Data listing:
========================================================================
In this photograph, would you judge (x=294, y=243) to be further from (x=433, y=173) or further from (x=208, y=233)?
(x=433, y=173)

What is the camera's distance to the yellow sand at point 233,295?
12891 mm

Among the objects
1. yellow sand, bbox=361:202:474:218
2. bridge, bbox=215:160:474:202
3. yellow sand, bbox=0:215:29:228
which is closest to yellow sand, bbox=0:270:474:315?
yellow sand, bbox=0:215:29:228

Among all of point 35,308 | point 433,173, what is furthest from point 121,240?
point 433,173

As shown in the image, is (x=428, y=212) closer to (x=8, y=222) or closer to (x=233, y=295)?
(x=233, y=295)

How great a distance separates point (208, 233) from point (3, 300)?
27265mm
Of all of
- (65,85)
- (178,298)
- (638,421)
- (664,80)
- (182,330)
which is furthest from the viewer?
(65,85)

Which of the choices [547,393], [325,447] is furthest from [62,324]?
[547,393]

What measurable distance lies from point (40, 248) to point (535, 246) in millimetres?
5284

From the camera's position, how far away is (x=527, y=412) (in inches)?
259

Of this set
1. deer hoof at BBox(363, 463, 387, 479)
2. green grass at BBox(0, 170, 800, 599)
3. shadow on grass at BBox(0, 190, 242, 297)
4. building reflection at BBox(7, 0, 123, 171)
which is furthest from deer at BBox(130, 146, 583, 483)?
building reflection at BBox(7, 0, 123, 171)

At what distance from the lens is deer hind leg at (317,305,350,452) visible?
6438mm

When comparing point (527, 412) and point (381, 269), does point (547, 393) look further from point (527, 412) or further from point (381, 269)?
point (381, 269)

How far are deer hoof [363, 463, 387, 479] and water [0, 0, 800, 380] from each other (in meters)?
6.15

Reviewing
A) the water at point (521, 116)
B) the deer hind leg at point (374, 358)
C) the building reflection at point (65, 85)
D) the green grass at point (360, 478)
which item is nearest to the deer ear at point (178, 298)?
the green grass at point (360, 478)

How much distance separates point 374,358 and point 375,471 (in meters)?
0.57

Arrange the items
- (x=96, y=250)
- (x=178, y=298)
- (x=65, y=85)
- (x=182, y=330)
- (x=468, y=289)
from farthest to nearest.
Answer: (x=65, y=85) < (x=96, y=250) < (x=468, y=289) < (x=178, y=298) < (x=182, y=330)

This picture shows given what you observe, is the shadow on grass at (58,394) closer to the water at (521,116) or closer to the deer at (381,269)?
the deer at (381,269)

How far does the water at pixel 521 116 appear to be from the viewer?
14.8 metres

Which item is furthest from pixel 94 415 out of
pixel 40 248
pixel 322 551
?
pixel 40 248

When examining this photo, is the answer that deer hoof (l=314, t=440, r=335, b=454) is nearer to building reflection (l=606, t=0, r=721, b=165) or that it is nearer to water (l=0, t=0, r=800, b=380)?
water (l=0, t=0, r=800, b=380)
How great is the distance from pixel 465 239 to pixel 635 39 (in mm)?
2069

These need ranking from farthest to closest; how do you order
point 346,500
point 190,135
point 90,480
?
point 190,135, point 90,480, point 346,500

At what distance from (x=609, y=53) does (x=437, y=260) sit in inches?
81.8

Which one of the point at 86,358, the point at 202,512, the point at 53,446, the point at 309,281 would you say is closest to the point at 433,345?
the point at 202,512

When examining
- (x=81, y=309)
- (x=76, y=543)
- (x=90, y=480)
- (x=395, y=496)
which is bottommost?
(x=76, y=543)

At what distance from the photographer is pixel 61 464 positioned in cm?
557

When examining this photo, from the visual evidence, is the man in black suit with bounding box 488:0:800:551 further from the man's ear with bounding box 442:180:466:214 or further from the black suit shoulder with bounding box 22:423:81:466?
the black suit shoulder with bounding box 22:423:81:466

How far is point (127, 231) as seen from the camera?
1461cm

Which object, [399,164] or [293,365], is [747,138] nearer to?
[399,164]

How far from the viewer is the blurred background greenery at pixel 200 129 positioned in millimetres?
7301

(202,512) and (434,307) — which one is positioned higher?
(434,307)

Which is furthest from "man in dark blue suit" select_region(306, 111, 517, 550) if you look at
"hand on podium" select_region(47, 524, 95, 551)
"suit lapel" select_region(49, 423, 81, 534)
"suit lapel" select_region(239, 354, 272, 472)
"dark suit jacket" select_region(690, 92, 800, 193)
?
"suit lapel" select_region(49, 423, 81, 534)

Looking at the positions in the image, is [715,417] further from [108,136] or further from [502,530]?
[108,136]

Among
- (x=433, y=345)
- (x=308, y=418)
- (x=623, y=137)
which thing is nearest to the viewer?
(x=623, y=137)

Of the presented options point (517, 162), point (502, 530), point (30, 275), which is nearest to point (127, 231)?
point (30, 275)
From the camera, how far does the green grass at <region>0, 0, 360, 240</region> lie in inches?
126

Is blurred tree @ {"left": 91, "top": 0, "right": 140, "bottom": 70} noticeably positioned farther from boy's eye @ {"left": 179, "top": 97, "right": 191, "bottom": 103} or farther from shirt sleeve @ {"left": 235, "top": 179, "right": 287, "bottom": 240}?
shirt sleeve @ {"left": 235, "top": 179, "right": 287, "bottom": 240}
========================================================================
● **Task directions**
Every record should be given again exactly.

● **In response**
In this photograph, would you judge (x=294, y=243) to be further from (x=433, y=173) or further from (x=208, y=233)?
(x=433, y=173)

What is the camera's distance to the yellow sand at point 233,295?
12891 mm

Among the objects
1. yellow sand, bbox=361:202:474:218
2. bridge, bbox=215:160:474:202
3. yellow sand, bbox=0:215:29:228
which is closest to yellow sand, bbox=0:270:474:315?
yellow sand, bbox=0:215:29:228

Among all of point 35,308 | point 433,173, what is furthest from point 121,240?
point 433,173

As shown in the image, is (x=428, y=212) closer to (x=8, y=222) or closer to (x=233, y=295)?
(x=233, y=295)

How great a distance separates point (208, 233) from point (3, 300)?
27265mm
Of all of
- (65,85)
- (178,298)
- (638,421)
- (664,80)
- (182,330)
which is furthest from the viewer?
(65,85)

Which of the choices [547,393], [325,447] is furthest from [62,324]?
[547,393]

What measurable distance lies from point (40, 248) to point (535, 246) in millimetres?
5284

From the camera's position, how far away is (x=527, y=412) (in inches)?
259

Of this set
1. deer hoof at BBox(363, 463, 387, 479)
2. green grass at BBox(0, 170, 800, 599)
3. shadow on grass at BBox(0, 190, 242, 297)
4. building reflection at BBox(7, 0, 123, 171)
which is furthest from deer at BBox(130, 146, 583, 483)?
building reflection at BBox(7, 0, 123, 171)

At what distance from the lens is deer hind leg at (317,305,350,452) visible?
6438mm

When comparing point (527, 412) and point (381, 269), does point (547, 393) look further from point (527, 412) or further from point (381, 269)?
point (381, 269)

How far are deer hoof [363, 463, 387, 479] and water [0, 0, 800, 380] from each other (in meters)?
6.15

Reviewing
A) the water at point (521, 116)
B) the deer hind leg at point (374, 358)
C) the building reflection at point (65, 85)
D) the green grass at point (360, 478)
which item is nearest to the deer ear at point (178, 298)?
the green grass at point (360, 478)

How much distance separates point 374,358 and point 375,471 (in meters)?
0.57

Arrange the items
- (x=96, y=250)
- (x=178, y=298)
- (x=65, y=85)
- (x=182, y=330)
- (x=468, y=289)
from farthest to nearest.
Answer: (x=65, y=85) < (x=96, y=250) < (x=468, y=289) < (x=178, y=298) < (x=182, y=330)

This picture shows given what you observe, is the shadow on grass at (58,394) closer to the water at (521,116) or closer to the deer at (381,269)?
the deer at (381,269)

How far does the water at pixel 521 116 appear to be from the viewer?
14.8 metres

Which item is furthest from pixel 94 415 out of
pixel 40 248
pixel 322 551
?
pixel 40 248

When examining this photo, is the answer that deer hoof (l=314, t=440, r=335, b=454) is nearer to building reflection (l=606, t=0, r=721, b=165) or that it is nearer to water (l=0, t=0, r=800, b=380)?
water (l=0, t=0, r=800, b=380)
How great is the distance from pixel 465 239 to pixel 635 39 (in mm)?
2069

These need ranking from farthest to closest; how do you order
point 346,500
point 190,135
point 90,480
?
point 190,135, point 90,480, point 346,500

At what distance from (x=609, y=53) does (x=437, y=260) sit in inches?
81.8

Which one of the point at 86,358, the point at 202,512, the point at 53,446, the point at 309,281 would you say is closest to the point at 433,345?
the point at 202,512

When examining
- (x=81, y=309)
- (x=76, y=543)
- (x=90, y=480)
- (x=395, y=496)
which is bottommost?
(x=76, y=543)

At what distance from the photographer is pixel 61 464 positioned in cm?
557

When examining this photo, from the visual evidence, is the man in black suit with bounding box 488:0:800:551 further from the man's ear with bounding box 442:180:466:214 or further from the black suit shoulder with bounding box 22:423:81:466?
the black suit shoulder with bounding box 22:423:81:466

How far is point (127, 231) as seen from the camera?
1461cm

Which object, [399,164] or [293,365], is [747,138] nearer to?
[399,164]

How far from the viewer is the blurred background greenery at pixel 200 129 positioned in millimetres?
7301

(202,512) and (434,307) — which one is positioned higher?
(434,307)

Which is furthest from "man in dark blue suit" select_region(306, 111, 517, 550) if you look at
"hand on podium" select_region(47, 524, 95, 551)
"suit lapel" select_region(49, 423, 81, 534)
"suit lapel" select_region(239, 354, 272, 472)
"dark suit jacket" select_region(690, 92, 800, 193)
?
"suit lapel" select_region(49, 423, 81, 534)

Looking at the positions in the image, is [715,417] further from [108,136] or further from [502,530]?
[108,136]

Among
- (x=433, y=345)
- (x=308, y=418)
- (x=623, y=137)
which thing is nearest to the viewer?
(x=623, y=137)

Of the presented options point (517, 162), point (502, 530), point (30, 275), which is nearest to point (127, 231)?
point (30, 275)
From the camera, how far does the green grass at <region>0, 0, 360, 240</region> lie in inches?
126

Is blurred tree @ {"left": 91, "top": 0, "right": 140, "bottom": 70} noticeably positioned farther from boy's eye @ {"left": 179, "top": 97, "right": 191, "bottom": 103} or farther from shirt sleeve @ {"left": 235, "top": 179, "right": 287, "bottom": 240}?
shirt sleeve @ {"left": 235, "top": 179, "right": 287, "bottom": 240}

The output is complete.